◆ REQUIRED TASK: Please reproduce everything in the records from the line containing "Can you say" down to the end of the records.

◆ EXCERPTED DATA:
=======
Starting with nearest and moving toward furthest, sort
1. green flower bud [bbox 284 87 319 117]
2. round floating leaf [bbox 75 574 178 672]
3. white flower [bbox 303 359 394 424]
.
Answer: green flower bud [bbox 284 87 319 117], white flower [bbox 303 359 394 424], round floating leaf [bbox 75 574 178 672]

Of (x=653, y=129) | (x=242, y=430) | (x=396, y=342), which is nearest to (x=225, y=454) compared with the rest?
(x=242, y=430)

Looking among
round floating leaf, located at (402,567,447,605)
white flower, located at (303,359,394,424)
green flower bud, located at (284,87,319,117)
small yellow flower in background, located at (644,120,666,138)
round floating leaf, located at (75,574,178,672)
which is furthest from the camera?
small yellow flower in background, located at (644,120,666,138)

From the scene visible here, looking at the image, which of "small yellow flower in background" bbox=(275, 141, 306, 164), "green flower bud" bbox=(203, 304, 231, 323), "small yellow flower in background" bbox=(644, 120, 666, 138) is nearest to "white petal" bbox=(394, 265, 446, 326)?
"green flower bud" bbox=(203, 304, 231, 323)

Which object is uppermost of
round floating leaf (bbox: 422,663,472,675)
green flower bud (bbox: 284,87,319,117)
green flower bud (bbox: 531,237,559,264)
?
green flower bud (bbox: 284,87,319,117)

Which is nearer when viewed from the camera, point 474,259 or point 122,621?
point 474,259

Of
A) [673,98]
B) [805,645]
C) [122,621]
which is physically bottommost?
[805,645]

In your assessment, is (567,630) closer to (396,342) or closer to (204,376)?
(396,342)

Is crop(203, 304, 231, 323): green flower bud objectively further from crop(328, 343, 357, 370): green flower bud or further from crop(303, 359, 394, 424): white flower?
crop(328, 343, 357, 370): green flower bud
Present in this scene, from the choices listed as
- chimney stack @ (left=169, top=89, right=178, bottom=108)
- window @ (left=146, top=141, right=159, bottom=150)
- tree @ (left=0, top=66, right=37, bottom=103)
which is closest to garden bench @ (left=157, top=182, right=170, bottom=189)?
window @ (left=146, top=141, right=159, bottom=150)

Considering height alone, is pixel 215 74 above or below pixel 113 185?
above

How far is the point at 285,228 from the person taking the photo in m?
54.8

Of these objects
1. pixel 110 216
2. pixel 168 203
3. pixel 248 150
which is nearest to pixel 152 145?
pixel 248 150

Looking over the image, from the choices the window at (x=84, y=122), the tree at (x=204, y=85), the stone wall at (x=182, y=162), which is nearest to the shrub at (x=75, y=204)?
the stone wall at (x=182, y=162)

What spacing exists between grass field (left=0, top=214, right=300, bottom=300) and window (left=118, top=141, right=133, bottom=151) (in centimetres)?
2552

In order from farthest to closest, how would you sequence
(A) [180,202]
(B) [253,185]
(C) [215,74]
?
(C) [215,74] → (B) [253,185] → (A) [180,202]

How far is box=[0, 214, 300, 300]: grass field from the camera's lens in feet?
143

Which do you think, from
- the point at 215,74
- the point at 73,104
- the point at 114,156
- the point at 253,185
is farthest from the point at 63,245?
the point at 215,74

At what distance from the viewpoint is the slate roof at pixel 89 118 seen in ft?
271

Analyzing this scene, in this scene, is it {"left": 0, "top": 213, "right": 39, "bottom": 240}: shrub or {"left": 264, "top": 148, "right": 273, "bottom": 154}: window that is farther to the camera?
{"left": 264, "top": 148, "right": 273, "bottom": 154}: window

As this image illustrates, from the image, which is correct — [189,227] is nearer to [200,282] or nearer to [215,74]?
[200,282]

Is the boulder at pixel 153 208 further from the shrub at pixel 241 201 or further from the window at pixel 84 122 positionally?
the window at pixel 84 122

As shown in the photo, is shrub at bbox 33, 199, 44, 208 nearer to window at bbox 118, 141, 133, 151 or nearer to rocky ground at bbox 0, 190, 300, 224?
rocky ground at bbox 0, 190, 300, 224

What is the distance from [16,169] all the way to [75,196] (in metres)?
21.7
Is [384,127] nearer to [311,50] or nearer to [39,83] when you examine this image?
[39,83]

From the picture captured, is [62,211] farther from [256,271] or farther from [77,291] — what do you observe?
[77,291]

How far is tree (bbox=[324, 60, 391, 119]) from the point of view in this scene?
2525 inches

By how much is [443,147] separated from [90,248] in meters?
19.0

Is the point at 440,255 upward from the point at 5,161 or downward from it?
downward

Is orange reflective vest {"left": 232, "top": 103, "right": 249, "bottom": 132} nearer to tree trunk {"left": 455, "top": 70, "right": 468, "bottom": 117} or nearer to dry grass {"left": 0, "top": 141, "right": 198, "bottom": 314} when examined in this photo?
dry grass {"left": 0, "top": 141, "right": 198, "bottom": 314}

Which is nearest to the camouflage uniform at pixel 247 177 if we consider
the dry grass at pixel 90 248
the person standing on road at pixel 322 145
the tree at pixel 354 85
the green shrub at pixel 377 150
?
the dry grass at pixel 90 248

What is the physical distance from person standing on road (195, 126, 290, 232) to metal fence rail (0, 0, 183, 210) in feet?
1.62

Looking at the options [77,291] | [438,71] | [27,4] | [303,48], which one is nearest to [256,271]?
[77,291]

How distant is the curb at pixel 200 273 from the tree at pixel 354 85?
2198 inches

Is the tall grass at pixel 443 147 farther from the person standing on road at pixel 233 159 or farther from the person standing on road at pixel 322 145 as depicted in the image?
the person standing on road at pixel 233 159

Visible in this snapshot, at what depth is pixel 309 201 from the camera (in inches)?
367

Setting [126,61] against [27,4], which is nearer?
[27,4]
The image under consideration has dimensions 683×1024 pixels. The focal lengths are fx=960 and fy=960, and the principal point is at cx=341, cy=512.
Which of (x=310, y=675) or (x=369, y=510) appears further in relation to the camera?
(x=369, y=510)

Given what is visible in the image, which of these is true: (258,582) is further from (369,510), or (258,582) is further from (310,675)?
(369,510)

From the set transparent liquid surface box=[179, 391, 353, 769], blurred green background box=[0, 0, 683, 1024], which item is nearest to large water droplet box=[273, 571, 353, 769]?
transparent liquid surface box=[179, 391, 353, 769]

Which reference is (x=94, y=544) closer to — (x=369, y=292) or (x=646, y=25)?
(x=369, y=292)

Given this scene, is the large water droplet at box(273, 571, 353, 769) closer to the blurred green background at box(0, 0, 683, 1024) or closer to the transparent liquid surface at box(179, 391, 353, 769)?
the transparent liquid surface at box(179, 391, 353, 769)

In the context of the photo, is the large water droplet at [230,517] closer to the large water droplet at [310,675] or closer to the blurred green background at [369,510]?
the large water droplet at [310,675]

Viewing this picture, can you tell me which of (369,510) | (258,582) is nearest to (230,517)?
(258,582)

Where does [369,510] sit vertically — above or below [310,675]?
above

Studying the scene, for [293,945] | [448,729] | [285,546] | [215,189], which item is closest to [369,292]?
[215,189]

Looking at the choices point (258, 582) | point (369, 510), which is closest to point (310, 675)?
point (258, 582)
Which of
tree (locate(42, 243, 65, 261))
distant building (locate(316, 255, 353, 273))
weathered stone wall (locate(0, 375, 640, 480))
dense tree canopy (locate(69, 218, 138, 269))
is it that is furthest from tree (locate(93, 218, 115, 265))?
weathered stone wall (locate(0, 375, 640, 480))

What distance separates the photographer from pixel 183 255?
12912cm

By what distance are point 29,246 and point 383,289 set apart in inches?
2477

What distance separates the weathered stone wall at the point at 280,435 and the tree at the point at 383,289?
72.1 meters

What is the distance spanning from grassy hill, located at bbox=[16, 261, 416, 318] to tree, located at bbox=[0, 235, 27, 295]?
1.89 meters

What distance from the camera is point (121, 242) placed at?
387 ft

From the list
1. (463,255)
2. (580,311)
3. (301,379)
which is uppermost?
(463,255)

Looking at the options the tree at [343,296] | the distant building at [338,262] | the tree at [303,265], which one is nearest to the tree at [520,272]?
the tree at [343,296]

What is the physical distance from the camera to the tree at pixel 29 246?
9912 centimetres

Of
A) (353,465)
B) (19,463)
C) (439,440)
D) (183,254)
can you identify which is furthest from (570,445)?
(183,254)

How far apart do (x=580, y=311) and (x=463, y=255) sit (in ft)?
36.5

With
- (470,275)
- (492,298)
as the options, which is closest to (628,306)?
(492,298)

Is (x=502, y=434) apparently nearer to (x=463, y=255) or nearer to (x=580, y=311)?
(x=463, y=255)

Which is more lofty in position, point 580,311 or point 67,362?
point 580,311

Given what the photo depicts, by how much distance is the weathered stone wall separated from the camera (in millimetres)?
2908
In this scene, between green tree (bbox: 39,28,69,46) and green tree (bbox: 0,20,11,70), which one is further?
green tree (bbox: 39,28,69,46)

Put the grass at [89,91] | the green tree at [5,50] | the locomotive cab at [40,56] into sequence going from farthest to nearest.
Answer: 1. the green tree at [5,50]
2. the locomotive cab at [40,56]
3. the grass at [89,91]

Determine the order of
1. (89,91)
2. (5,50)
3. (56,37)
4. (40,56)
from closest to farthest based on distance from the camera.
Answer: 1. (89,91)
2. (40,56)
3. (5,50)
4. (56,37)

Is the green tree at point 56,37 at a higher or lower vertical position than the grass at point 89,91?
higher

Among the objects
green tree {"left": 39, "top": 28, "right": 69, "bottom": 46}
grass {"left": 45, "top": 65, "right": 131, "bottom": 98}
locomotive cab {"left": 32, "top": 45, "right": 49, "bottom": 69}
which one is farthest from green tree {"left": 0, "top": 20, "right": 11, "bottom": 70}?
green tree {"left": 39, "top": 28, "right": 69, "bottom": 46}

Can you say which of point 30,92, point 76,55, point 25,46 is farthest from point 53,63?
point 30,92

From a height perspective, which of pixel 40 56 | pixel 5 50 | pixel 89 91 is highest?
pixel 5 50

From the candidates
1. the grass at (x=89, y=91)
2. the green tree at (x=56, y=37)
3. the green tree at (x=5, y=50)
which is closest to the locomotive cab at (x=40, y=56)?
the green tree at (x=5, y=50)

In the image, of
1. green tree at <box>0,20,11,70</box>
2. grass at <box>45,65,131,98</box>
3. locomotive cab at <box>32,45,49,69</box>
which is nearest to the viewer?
=======
◆ RESULT OF THE EXERCISE:
Can you say which of point 30,92, point 76,55, point 25,46 is farthest from point 53,63?
point 30,92

From a height perspective, which of pixel 40 56 | pixel 5 50 | pixel 89 91 is highest?
pixel 5 50

From the candidates
1. the grass at (x=89, y=91)
2. the green tree at (x=56, y=37)
3. the green tree at (x=5, y=50)
which is closest to the locomotive cab at (x=40, y=56)?
the green tree at (x=5, y=50)

In the image, of
1. green tree at <box>0,20,11,70</box>
2. grass at <box>45,65,131,98</box>
3. locomotive cab at <box>32,45,49,69</box>
which is nearest to the viewer?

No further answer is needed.